Goal of the exercise.
The records are to be reproduced verbatim.

Source material.

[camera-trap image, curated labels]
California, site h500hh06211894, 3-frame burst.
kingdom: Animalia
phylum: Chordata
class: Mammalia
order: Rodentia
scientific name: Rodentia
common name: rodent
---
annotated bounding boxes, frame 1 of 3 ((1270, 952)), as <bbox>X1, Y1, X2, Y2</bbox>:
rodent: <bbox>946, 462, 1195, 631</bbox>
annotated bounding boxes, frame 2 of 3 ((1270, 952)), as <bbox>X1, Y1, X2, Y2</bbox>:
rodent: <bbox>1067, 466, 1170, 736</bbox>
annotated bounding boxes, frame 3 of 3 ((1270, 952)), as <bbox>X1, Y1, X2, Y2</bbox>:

Exercise result.
[camera-trap image, curated labels]
California, site h500hh06211894, 3-frame burst.
kingdom: Animalia
phylum: Chordata
class: Mammalia
order: Rodentia
scientific name: Rodentia
common name: rodent
---
annotated bounding boxes, frame 1 of 3 ((1270, 952)), as <bbox>X1, Y1, X2, Y2</bbox>:
rodent: <bbox>946, 462, 1195, 631</bbox>
annotated bounding boxes, frame 2 of 3 ((1270, 952)), as <bbox>X1, Y1, X2, Y2</bbox>:
rodent: <bbox>1067, 466, 1170, 736</bbox>
annotated bounding boxes, frame 3 of 3 ((1270, 952)), as <bbox>X1, Y1, X2, Y2</bbox>:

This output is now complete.